Hip Arthritis:  How Exercise Can Help

Hip arthritis is a condition where the protective cartilage of the joint surfaces break down.  The cartilage serves as a pad or cushion to the bone beneath it.  This can occur on the end of the thigh bone (ball), the pelvis (socket), or both.  Bare bone can be exposed within the joint. This is where the phrase “bone on bone” comes from.  This sounds worse than it actually is.

bone on bone

Often times, hip arthritis is not associated with any pain.  Also, “severe” arthritis viewed on x-rays may result in only mild pain.  Likewise, mild arthritis may result in higher pain reports.  The experience of pain is more complex than “bone on bone”.   Joint inflammation, joint stiffness, muscle weakness, muscle tightness, and changes within the nervous system can contribute to pain experienced from hip arthritis.

Symptoms of Hip Arthritis

Hip arthritis typically affects patients over 50 years of age.  Common symptoms include stiffness early in the morning or when initiating walking after prolonged sitting.  Pain is most often felt in the groin but can also occur in the back of the hip, the side of the hip, or radiate down the thigh towards the knee.  The pain is generally worse with weight-bearing activities (e.g., walking, standing, or twisting).  Most people experience “flare-ups” of increased pain and stiffness interspersed with periods of little or no pain.

Physical Therapy for Hip Arthritis

Recent research shows several types of exercise are effective for improving pain, function, and quality of life in people with hip arthritis.  This includes aerobic exercise, mind-body exercise, strengthening exercise and stretching.

Common forms of mind-body exercise are tai chi and yoga.  These exercises are characterized by low to moderate intensity exercise performed with an intentional awareness (mindfulness) on breathing and slow controlled movement.  Physical therapists incorporate these principles when prescribing therapeutic exercise for patients with hip arthritis.  Those seeking more concentrated instruction in these forms of exercise are referred elsewhere – Hot or Not Yoga and Bay Avenue Community Center.

Aerobic exercise for people with hip arthritis is backed by the most research.

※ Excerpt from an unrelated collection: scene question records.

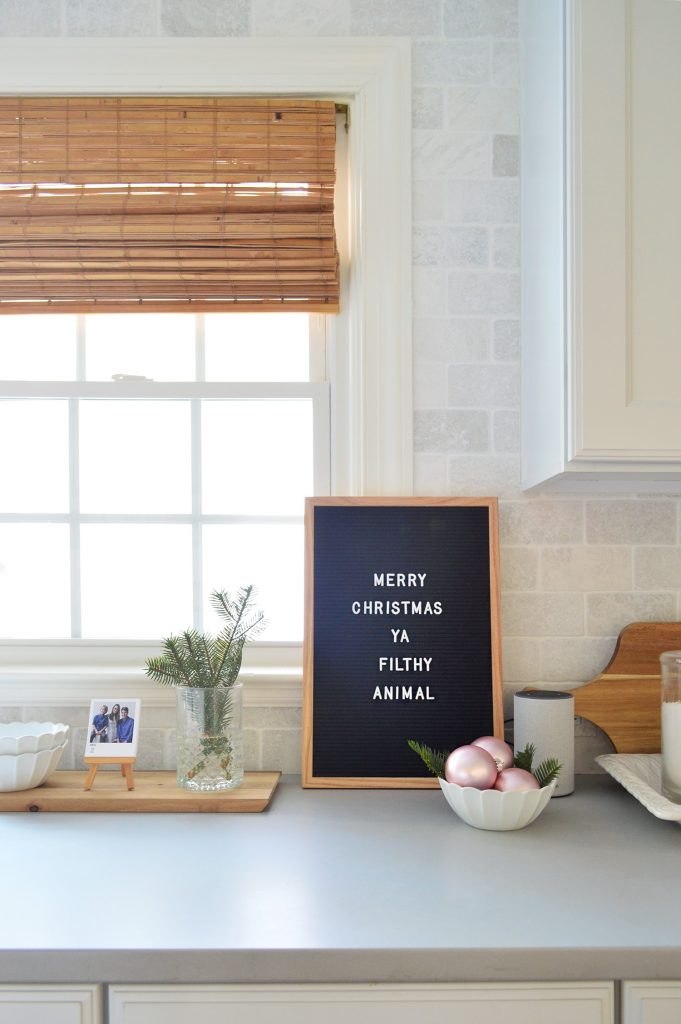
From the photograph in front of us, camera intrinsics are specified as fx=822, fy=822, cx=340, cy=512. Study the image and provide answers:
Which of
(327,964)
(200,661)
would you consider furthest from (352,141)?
(327,964)

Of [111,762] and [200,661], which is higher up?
[200,661]

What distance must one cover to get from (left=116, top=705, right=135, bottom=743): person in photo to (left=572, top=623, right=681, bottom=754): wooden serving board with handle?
0.95 m

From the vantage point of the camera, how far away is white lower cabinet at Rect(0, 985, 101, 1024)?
1.09 metres

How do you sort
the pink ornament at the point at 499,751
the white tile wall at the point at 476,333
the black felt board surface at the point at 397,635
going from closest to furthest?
the pink ornament at the point at 499,751 < the black felt board surface at the point at 397,635 < the white tile wall at the point at 476,333

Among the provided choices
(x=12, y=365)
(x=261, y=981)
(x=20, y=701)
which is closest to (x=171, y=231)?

Regular walking for 30 minutes five days per week is recommended.  Continuous walking is preferred but if a person is unable to perform one 30-minute walk, multiple shorter walks totaling 30 minutes can be employed.  Physical therapists help patients begin and progress an individualized walking program.  Cycling, swimming, and other forms of aerobic exercise can also be incorporated.  However, walking programs show the greatest improvements.

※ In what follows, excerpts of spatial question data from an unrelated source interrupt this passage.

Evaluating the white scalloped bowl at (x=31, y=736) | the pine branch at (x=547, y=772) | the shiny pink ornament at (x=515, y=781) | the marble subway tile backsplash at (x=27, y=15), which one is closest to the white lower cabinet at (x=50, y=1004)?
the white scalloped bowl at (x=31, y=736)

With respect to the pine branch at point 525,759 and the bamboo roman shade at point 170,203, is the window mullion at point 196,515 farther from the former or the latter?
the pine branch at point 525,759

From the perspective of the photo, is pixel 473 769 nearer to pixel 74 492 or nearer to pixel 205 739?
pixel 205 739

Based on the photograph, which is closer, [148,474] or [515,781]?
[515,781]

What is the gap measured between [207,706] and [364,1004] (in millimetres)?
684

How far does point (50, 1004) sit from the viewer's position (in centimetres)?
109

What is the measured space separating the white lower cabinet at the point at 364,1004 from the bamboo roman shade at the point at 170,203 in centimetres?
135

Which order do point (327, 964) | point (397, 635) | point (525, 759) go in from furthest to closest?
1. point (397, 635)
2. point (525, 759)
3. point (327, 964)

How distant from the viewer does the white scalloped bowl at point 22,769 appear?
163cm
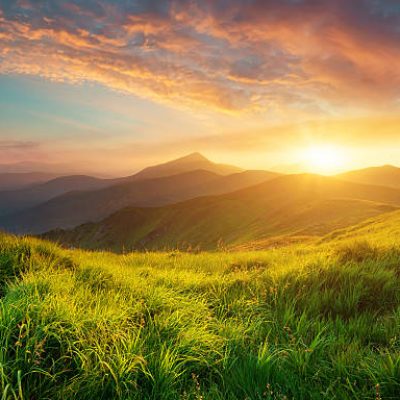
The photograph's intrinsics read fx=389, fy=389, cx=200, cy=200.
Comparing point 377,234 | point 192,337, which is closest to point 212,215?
point 377,234

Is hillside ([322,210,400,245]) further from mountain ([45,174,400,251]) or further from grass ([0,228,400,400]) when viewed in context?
mountain ([45,174,400,251])

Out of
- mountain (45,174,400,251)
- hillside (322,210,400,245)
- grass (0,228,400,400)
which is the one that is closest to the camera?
grass (0,228,400,400)

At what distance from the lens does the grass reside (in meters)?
4.04

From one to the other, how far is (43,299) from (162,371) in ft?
6.68

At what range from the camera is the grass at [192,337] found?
4035mm

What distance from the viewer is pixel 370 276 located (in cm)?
768

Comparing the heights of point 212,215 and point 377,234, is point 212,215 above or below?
below

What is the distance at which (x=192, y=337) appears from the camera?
494 cm

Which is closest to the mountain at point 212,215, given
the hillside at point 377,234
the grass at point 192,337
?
the hillside at point 377,234

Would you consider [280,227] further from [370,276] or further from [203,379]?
[203,379]

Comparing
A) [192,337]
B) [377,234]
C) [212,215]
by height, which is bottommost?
[212,215]

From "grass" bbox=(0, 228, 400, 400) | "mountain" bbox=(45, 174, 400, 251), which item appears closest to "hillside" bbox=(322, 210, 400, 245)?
"grass" bbox=(0, 228, 400, 400)

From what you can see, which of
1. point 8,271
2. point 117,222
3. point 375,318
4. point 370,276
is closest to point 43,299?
point 8,271

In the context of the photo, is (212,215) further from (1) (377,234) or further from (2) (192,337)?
(2) (192,337)
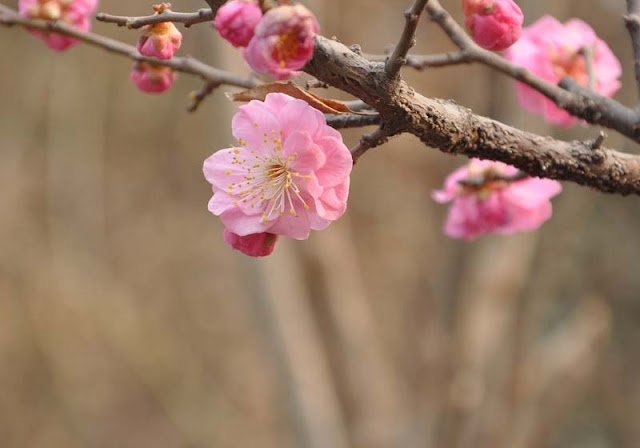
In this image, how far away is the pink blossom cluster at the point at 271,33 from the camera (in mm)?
422

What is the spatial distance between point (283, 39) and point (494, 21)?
0.26 m

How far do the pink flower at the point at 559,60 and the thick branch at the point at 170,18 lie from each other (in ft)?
1.81

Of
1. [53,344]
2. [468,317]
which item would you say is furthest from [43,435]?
[468,317]

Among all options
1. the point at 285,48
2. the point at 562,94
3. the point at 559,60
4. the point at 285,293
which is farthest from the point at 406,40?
the point at 285,293

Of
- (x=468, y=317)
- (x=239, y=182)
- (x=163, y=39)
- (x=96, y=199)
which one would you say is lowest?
(x=96, y=199)

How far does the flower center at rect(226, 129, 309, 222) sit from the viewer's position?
21.6 inches

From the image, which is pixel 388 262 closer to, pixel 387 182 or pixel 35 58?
pixel 387 182

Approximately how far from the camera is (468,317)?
2035 millimetres

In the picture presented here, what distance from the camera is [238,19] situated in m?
0.44

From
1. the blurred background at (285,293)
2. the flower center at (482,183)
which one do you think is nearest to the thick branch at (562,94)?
the flower center at (482,183)

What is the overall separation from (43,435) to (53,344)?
17.4 inches

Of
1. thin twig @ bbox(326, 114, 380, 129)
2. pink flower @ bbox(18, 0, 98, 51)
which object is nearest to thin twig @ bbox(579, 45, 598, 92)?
thin twig @ bbox(326, 114, 380, 129)

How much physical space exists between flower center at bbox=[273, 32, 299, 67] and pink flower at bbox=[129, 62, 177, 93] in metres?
0.40

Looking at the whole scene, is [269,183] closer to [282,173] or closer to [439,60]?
[282,173]
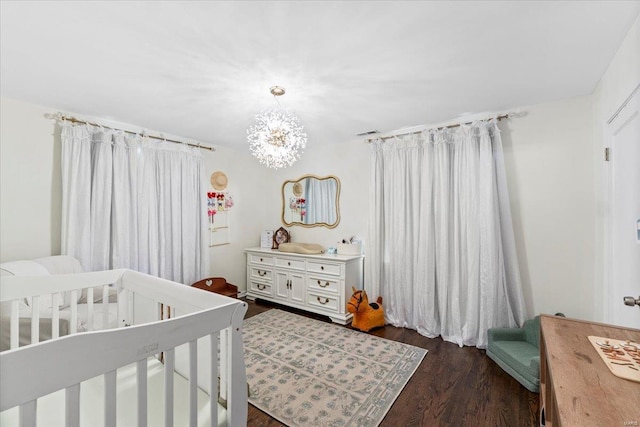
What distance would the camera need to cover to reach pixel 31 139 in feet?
8.00

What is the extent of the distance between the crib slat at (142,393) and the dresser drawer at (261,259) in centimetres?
306

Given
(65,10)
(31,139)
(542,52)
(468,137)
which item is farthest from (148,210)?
(542,52)

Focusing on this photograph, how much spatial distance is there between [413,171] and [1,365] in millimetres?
3215

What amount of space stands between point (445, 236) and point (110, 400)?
2.89 meters

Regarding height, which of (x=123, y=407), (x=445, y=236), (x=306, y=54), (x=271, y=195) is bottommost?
(x=123, y=407)

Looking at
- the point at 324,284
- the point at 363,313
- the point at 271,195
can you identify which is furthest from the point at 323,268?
the point at 271,195

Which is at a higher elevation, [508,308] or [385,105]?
[385,105]

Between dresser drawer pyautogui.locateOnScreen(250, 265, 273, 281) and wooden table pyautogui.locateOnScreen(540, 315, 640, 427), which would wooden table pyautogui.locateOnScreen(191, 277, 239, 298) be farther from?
wooden table pyautogui.locateOnScreen(540, 315, 640, 427)

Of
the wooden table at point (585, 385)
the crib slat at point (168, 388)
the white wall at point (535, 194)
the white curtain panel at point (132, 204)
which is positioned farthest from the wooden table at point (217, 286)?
the wooden table at point (585, 385)

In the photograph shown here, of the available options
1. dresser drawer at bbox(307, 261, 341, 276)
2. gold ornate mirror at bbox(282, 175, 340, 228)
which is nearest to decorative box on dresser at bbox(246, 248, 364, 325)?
dresser drawer at bbox(307, 261, 341, 276)

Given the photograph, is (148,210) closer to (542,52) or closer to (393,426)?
(393,426)

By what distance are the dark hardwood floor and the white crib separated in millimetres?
794

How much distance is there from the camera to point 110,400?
743 mm

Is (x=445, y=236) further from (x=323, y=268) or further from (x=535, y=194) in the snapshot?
(x=323, y=268)
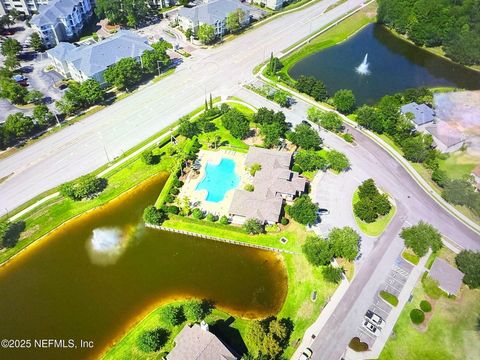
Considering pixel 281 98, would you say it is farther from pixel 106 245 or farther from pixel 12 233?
pixel 12 233

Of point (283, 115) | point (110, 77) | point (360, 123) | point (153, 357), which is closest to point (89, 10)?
point (110, 77)

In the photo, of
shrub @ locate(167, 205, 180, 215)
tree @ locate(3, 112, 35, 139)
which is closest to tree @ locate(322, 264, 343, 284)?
shrub @ locate(167, 205, 180, 215)

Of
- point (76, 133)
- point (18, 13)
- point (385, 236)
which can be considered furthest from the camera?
point (18, 13)

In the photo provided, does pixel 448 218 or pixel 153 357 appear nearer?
pixel 153 357

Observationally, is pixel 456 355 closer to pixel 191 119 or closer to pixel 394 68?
pixel 191 119

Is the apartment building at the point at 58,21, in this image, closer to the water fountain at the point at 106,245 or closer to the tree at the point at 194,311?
the water fountain at the point at 106,245

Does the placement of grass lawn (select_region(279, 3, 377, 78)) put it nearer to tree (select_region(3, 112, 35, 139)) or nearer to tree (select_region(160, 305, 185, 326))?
tree (select_region(3, 112, 35, 139))

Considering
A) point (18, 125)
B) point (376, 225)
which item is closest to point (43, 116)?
point (18, 125)
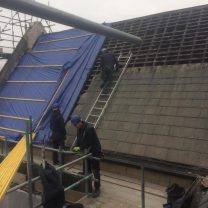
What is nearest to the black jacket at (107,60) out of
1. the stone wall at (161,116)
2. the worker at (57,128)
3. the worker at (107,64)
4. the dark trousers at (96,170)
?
the worker at (107,64)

Patients with hip arthritis are prescribed an individualized muscle strengthening program.  The gluteus maximus and gluteus medius muscles are often targeted.  These muscles are important for walking, climbing stairs, and transferring from sitting to standing.  Weakness of the hip muscles results in increased forces through the hip joint.  Also strengthening the core muscles will improve function in people with hip arthritis.  Common exercises prescribed includes bridging, the clam shell, and hip extension exercises.

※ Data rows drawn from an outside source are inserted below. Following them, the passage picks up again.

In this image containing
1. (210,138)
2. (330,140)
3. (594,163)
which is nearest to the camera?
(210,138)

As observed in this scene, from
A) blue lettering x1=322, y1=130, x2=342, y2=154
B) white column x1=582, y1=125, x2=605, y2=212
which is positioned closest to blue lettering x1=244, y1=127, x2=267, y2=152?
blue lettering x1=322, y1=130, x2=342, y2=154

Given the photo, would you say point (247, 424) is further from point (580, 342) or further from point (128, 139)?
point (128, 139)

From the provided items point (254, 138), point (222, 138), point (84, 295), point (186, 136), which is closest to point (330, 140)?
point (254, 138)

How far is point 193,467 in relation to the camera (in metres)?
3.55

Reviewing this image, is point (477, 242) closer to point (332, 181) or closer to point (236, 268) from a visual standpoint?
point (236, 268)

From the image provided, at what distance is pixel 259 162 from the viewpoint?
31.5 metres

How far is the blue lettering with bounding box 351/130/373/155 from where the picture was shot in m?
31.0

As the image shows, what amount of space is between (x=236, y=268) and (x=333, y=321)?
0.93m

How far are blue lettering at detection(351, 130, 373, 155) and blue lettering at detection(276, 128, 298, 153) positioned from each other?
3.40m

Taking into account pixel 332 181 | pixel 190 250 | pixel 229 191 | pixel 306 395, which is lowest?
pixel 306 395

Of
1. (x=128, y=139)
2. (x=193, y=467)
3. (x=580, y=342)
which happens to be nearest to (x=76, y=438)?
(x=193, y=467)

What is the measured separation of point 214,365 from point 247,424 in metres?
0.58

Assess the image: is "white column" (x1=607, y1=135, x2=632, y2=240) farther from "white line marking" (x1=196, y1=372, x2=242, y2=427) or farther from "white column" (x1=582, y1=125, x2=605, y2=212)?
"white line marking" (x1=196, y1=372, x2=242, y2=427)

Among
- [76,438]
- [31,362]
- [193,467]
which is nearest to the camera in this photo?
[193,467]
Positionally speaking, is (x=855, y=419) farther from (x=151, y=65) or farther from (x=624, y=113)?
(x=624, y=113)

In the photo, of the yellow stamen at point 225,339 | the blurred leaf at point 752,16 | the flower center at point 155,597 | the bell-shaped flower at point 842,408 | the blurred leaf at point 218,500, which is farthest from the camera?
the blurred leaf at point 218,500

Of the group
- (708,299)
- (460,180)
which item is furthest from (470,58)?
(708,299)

Hip arthritis results in stiffness of the hip joint capsule and ligaments.  The surrounding muscles shorten further limiting the range of motion.  Stretching exercises to improve hip extension and rotation range of motion is important to restore normal walking patterns.  Common exercises prescribed include hip flexor stretching and self-mobilizations for hip internal rotation.

Closing Thoughts

Hip arthritis does not have to be a disabling condition.  Exercise can be very effective for improving pain, function, and quality of life.  Many people are unsure how to start and what type of exercise is best for their personal goals.  Meet with your physical therapist to develop an individualized exercise program that meets your needs.

References

1.  Goh SL, Persson MSM, Stocks J, et al. Relative efficacy of different exercises for pain, function, performance, and quality of life in knee and hip osteoarthritis: Systematic review and network meta ‑analysis. Sports Med. 2019;49(5):743-761.